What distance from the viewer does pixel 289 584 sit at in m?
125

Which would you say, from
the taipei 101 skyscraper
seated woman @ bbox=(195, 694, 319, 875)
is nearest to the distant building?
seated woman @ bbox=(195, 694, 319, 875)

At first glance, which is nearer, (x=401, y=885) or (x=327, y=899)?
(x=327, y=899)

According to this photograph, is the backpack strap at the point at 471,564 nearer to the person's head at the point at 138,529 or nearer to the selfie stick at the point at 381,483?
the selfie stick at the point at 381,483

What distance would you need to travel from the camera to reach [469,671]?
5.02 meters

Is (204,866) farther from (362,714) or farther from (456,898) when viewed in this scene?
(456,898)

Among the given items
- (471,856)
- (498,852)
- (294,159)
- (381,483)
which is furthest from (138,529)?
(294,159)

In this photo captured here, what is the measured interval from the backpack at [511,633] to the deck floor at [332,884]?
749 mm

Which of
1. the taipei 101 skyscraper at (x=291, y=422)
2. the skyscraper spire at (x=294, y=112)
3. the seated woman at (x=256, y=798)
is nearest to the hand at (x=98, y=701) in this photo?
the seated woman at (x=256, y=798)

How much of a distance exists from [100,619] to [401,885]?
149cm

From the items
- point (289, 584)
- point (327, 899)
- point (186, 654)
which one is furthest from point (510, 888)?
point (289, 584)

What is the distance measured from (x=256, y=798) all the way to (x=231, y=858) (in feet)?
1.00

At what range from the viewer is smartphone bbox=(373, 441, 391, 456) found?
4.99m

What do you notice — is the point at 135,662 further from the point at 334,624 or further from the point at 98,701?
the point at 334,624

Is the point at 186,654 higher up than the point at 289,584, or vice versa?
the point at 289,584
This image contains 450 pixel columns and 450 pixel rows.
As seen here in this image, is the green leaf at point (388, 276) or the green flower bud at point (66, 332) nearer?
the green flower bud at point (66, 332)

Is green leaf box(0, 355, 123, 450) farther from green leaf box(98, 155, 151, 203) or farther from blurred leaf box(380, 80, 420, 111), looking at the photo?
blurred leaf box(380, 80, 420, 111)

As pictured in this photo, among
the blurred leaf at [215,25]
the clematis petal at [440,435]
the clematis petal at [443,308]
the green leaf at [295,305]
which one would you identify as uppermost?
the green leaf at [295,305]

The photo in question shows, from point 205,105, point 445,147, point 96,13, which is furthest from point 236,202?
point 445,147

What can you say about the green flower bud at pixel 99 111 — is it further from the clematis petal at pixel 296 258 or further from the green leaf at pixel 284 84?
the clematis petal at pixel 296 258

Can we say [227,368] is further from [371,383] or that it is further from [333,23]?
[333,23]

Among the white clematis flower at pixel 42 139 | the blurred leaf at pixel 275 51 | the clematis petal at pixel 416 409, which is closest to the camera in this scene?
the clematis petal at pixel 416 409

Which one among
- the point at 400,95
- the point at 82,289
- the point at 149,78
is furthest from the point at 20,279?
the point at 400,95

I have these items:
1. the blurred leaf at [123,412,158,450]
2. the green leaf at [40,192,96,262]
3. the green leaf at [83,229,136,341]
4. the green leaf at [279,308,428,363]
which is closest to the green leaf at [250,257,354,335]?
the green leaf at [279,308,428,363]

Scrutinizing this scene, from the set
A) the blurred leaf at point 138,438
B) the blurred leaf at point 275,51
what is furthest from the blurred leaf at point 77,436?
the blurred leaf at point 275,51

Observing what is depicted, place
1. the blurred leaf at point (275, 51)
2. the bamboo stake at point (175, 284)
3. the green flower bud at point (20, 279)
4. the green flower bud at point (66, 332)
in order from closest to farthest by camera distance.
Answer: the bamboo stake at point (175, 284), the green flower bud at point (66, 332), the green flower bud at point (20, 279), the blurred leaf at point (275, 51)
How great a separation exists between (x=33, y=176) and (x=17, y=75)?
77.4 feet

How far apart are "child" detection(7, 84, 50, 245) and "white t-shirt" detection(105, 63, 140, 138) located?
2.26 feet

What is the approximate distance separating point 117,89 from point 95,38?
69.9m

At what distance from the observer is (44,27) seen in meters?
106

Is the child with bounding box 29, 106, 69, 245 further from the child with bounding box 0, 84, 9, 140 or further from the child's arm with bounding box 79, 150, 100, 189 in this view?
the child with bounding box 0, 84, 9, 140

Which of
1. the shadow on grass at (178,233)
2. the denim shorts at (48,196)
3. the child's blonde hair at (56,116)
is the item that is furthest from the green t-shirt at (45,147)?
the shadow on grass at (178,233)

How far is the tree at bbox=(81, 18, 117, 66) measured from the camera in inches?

• • • • •

* AIM *
Rewrite every line of the material above as a numbered list, leaving out the blank lines.

* TASK OUTPUT *
1. What distance from the viewer does pixel 289 584 sit at in m?
2. 125
3. Which would you say, from
4. the taipei 101 skyscraper
5. seated woman @ bbox=(195, 694, 319, 875)
6. is nearest to the distant building?
7. seated woman @ bbox=(195, 694, 319, 875)
8. At first glance, which is nearer, (x=401, y=885) or (x=327, y=899)?
9. (x=327, y=899)
10. According to this photograph, is the backpack strap at the point at 471,564 nearer to the person's head at the point at 138,529 or nearer to the selfie stick at the point at 381,483?
11. the selfie stick at the point at 381,483
12. What distance would you need to travel from the camera to reach [469,671]?
13. 5.02 meters
14. Is (204,866) farther from (362,714) or farther from (456,898) when viewed in this scene?
15. (456,898)
16. Among the given items
17. - (471,856)
18. - (498,852)
19. - (294,159)
20. - (381,483)
21. which is furthest from (138,529)?
22. (294,159)
23. In this photo captured here, what is the measured interval from the backpack at [511,633] to the deck floor at [332,884]?
24. 749 mm
25. Which of
26. 1. the taipei 101 skyscraper at (x=291, y=422)
27. 2. the skyscraper spire at (x=294, y=112)
28. 3. the seated woman at (x=256, y=798)
29. is nearest to the hand at (x=98, y=701) in this photo?
30. the seated woman at (x=256, y=798)
31. How much of a distance exists from [100,619] to [401,885]?
32. 149cm
33. From the items
34. - point (289, 584)
35. - point (327, 899)
36. - point (186, 654)
37. which one is furthest from point (510, 888)?
38. point (289, 584)
39. What is the distance measured from (x=256, y=798) all the way to (x=231, y=858) (in feet)?
40. 1.00
41. At what range from the viewer is smartphone bbox=(373, 441, 391, 456) found?
42. 4.99m
43. What do you notice — is the point at 135,662 further from the point at 334,624 or further from the point at 98,701?
44. the point at 334,624
45. Is the point at 186,654 higher up than the point at 289,584, or vice versa?
46. the point at 289,584
47. This image contains 450 pixel columns and 450 pixel rows.
48. As seen here in this image, is the green leaf at point (388, 276) or the green flower bud at point (66, 332) nearer?
49. the green flower bud at point (66, 332)
50. Is green leaf box(0, 355, 123, 450) farther from green leaf box(98, 155, 151, 203) or farther from blurred leaf box(380, 80, 420, 111), looking at the photo?
51. blurred leaf box(380, 80, 420, 111)
52. As pictured in this photo, among
53. the blurred leaf at [215,25]
54. the clematis petal at [440,435]
55. the clematis petal at [443,308]
56. the green leaf at [295,305]
57. which one would you identify as uppermost?
58. the green leaf at [295,305]
59. The photo in question shows, from point 205,105, point 445,147, point 96,13, which is furthest from point 236,202?
60. point 445,147
61. What can you say about the green flower bud at pixel 99 111 — is it further from the clematis petal at pixel 296 258 or further from the green leaf at pixel 284 84?
62. the clematis petal at pixel 296 258
63. Can we say [227,368] is further from [371,383] or that it is further from [333,23]?
64. [333,23]
65. Among the white clematis flower at pixel 42 139 | the blurred leaf at pixel 275 51 | the clematis petal at pixel 416 409, which is closest to the camera in this scene?
66. the clematis petal at pixel 416 409
67. Which one among
68. - the point at 400,95
69. - the point at 82,289
70. - the point at 149,78
71. is furthest from the point at 20,279?
72. the point at 400,95
73. I have these items:
74. 1. the blurred leaf at [123,412,158,450]
75. 2. the green leaf at [40,192,96,262]
76. 3. the green leaf at [83,229,136,341]
77. 4. the green leaf at [279,308,428,363]
78. which is closest to the green leaf at [250,257,354,335]?
79. the green leaf at [279,308,428,363]
80. Scrutinizing this scene, from the set
81. A) the blurred leaf at point 138,438
82. B) the blurred leaf at point 275,51
83. what is furthest from the blurred leaf at point 77,436?
84. the blurred leaf at point 275,51
85. Observing what is depicted, place
86. 1. the blurred leaf at point (275, 51)
87. 2. the bamboo stake at point (175, 284)
88. 3. the green flower bud at point (20, 279)
89. 4. the green flower bud at point (66, 332)
90. in order from closest to farthest by camera distance.
91. Answer: the bamboo stake at point (175, 284), the green flower bud at point (66, 332), the green flower bud at point (20, 279), the blurred leaf at point (275, 51)
92. How great a separation exists between (x=33, y=176) and (x=17, y=75)?
93. 77.4 feet
94. How far apart are "child" detection(7, 84, 50, 245) and "white t-shirt" detection(105, 63, 140, 138) located?
95. 2.26 feet
96. What is the approximate distance separating point 117,89 from point 95,38?
97. 69.9m
98. At what distance from the observer is (44,27) seen in meters?
99. 106
100. Is the child with bounding box 29, 106, 69, 245 further from the child with bounding box 0, 84, 9, 140 or further from the child's arm with bounding box 79, 150, 100, 189 in this view?
101. the child with bounding box 0, 84, 9, 140
102. Which of
103. 1. the shadow on grass at (178,233)
104. 2. the denim shorts at (48,196)
105. 3. the child's blonde hair at (56,116)
106. is the item that is furthest from the green t-shirt at (45,147)?
107. the shadow on grass at (178,233)
108. How far is the tree at bbox=(81, 18, 117, 66) measured from the camera in inches?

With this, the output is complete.